How to pursue linked data • CLIR

… concepts, not the tool sets

1. Simple, simpler, simplest … ?

Dean Allemang (Semantic web for the working ontologist) comments on a presentation about Facebook’s Open Graph Protocol at an August 2010 Silicon Valley Semantic Web Meetup:

One of the things I found most informative about the talk came in the discussion in response to various questions about design decisions. From the point of view of metatags, the Open Graph Protocol is really simple; just a handful of required tags with a simplified syntax (simpler even than standard RDFa). Even so, Facebook user studies showed that this was almost too complicated.

Even very small complications-additional namespaces, some slightly twisty syntax from RDFa-were found to have a severe damping effect on technology adoption. It seems that even the levels of simplicity we argue for in our Semantic Universe blog entry on technology adoption [and here] are not enough; for some audiences, simple really has to be simple. This is a tough pill for any technologist to swallow; looking at OGP makes it look as if the baby has been thrown out with the bathwater.

But there are now hundreds of millions of new ‘like’ buttons around the web; simplicity pays off. As another commenter pointed out, regardless of the purity (or lack thereof) of the Facebook approach, OGP has still made the biggest splash in terms of bringing semantic web to the attention of the public at large. So who’s the bandwagon, and who’s riding?

2. The zen of open data

Chris McDowall posted this to the New Zealand Open Government Ninjas forum:

Open is better than closed.

Transparent is better than opaque.

Simple is better than complex.

Accessible is better than inaccessible.

Sharing is better than hoarding.

Linked is more useful than isolated.

Fine grained is preferable to aggregated.

(Although there are legitimate privacy and security limitations.)

Optimise for machine readability-they can translate for humans.

Barriers prevent worthwhile things from happening.

“Flawed, but out there” is a million times better than “perfect, but unattainable”.

Opening data up to thousands of eyes makes the data better.

Iterate in response to demand.

There is no one true feed for all eternity-people need to maintain this stuff.

_________
Many people inadvertently contributed to this text.
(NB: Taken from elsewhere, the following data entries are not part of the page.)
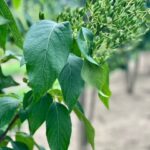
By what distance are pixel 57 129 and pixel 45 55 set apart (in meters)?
0.20

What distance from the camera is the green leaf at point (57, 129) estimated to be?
106cm

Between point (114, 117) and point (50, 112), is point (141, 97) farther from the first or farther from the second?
point (50, 112)

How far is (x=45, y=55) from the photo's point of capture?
941 millimetres

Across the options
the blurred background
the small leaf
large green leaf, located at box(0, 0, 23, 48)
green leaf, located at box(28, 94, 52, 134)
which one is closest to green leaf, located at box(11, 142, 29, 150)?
the small leaf

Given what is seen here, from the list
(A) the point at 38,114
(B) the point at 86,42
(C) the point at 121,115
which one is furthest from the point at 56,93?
(C) the point at 121,115

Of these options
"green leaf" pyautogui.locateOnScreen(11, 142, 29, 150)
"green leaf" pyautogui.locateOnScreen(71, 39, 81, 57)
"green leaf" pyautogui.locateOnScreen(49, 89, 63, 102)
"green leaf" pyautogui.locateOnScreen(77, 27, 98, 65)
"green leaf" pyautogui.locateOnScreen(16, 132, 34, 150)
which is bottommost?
"green leaf" pyautogui.locateOnScreen(16, 132, 34, 150)

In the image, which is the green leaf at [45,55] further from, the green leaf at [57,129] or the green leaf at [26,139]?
the green leaf at [26,139]

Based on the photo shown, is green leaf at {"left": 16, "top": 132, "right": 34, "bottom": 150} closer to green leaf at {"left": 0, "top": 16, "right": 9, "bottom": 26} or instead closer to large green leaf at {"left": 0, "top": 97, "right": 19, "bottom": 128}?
large green leaf at {"left": 0, "top": 97, "right": 19, "bottom": 128}

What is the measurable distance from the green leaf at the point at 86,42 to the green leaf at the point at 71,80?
0.13 ft

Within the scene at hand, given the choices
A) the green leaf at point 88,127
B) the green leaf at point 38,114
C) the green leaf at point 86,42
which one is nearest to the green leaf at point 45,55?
the green leaf at point 86,42

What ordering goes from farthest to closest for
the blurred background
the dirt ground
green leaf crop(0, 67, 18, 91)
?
the dirt ground, the blurred background, green leaf crop(0, 67, 18, 91)

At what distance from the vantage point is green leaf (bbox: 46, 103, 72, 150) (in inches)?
41.9

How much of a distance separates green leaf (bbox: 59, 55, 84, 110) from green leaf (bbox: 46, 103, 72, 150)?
92 millimetres

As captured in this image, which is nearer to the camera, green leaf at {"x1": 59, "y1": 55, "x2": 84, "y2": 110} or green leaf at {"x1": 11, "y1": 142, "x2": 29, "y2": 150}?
green leaf at {"x1": 59, "y1": 55, "x2": 84, "y2": 110}
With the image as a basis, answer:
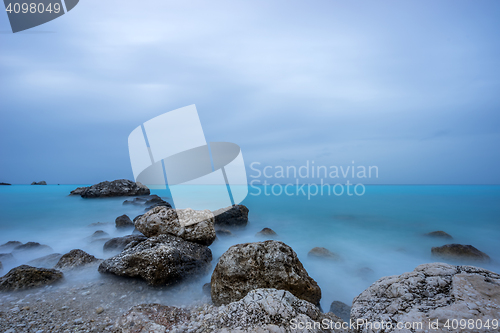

One particularly strong influence was a panel discussion between Nat Torkington, Adrian Holovaty, Toby Segaran and Fiona Romeo at Webstock’09.

3. Enough with all this intertwingularity! … Let’s share what we know

Dan Brickley’s An RDF wishlist email addresses the ennui of some among the linked-data community after a W3C Workshop – RDF Next Steps held at Stanford in June 2010. One contributor remarked:

part of me wants to completely forget about RDF, never think about an ontology or a logic ever gain, and go off and do something completely different, like art or philosophy.

Excerpts from Brickley’s comments:

Is RDF hard to work with? I think the answer remains ‘yes’, but we lack consensus on why. And it seems even somehow disloyal to admit it. If I had to list reasons, I’d leave nits like ‘subjects as literals’ pretty low down. Many of the reasons I think are unavoidable, and intrinsic to the kind of technology and problems we’re dealing with. But there are also lots of areas for improvement. Most of these are nothing to do with fixups to W3C standards documentation. And finally, we can lesson the perception of pain by improving the other side: getting more decent linked data out there, so the suffering people go through is “worth it.”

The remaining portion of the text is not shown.